Text segment:
+ + + + +

2.3. Adsorption Experiments

The Congo red (CR) dye adsorption experiments onto NiFe₂O₄ were conducted by adding 1.0 g/L of the adsorbent to 10 mL of CR solution with a concentration of 20 mg/L in a glass flask. The suspensions were agitated in the dark at a temperature of 300 K and at 180 rpm using a Shaker incubator (Nova Técnica, NT 735, Piracicaba, Brazil). Then, an aliquot of the suspension was withdrawn from the glass flask periodically. The fibers were separated from the suspension by centrifugation. The CR concentration of the residual solution was measured by a UV-vis spectrophotometer (Shimadzu, UV-1800, Kyoto, Japan) at a wavelength of 501 nm and by scanning in the 400–800 nm range. The adsorption capacity of the fibers at time t (Q_t) and the efficiency removal (R) percentage were determined by Equations (1) and (2), respectively. Additionally, the Ni500 (1.0 g/L) adsorptive performance was investigated using different CR concentrations (5, 10, 20, 50, 100 mg/L) and doses (0.5, 1.0, 2.0 g/L).

+ + + + +

Tasks and exercises:
a) In the section on adsorption experiments, at what wavelength was the Congo red concentration of the residual solution measured?
b) Return the rows word for word, starting with the line that contains "How distant is" and going on through the last line of the rows.

Source data:
+ + + + +

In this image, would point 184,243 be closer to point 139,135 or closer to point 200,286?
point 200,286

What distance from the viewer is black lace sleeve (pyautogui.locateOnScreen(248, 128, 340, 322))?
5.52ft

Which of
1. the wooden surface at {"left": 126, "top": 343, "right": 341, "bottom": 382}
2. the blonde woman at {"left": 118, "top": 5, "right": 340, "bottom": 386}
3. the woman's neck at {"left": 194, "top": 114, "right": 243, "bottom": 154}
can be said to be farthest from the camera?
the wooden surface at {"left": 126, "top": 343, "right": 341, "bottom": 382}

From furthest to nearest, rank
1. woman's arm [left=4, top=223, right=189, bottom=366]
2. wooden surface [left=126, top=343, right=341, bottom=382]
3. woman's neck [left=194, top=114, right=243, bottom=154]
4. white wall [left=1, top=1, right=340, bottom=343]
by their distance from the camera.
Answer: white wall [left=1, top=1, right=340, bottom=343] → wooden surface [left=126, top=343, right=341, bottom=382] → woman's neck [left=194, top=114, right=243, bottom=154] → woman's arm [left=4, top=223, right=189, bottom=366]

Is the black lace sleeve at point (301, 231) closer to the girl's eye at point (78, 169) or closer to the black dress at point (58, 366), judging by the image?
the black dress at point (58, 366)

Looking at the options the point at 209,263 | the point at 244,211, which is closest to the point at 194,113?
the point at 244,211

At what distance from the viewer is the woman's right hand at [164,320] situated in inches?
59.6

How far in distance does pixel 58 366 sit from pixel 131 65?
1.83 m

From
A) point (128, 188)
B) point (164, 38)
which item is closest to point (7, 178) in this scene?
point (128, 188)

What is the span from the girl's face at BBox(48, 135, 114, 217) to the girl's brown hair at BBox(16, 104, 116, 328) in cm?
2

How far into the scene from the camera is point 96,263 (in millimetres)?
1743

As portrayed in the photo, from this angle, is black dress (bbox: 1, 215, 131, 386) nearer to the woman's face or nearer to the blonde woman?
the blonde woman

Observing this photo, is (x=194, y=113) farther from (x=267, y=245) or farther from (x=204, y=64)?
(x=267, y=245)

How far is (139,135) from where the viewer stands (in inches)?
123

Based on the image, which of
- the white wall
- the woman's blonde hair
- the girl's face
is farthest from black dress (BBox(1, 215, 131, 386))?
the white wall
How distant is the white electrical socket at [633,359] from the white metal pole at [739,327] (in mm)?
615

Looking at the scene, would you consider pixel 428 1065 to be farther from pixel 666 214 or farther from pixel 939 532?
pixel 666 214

+ + + + +

Answers per task:
a) 501 nm

b)
How distant is the white electrical socket at [633,359] from the white metal pole at [739,327] (in mm)?
615

Looking at the scene, would you consider pixel 428 1065 to be farther from pixel 666 214 or farther from pixel 939 532?
pixel 666 214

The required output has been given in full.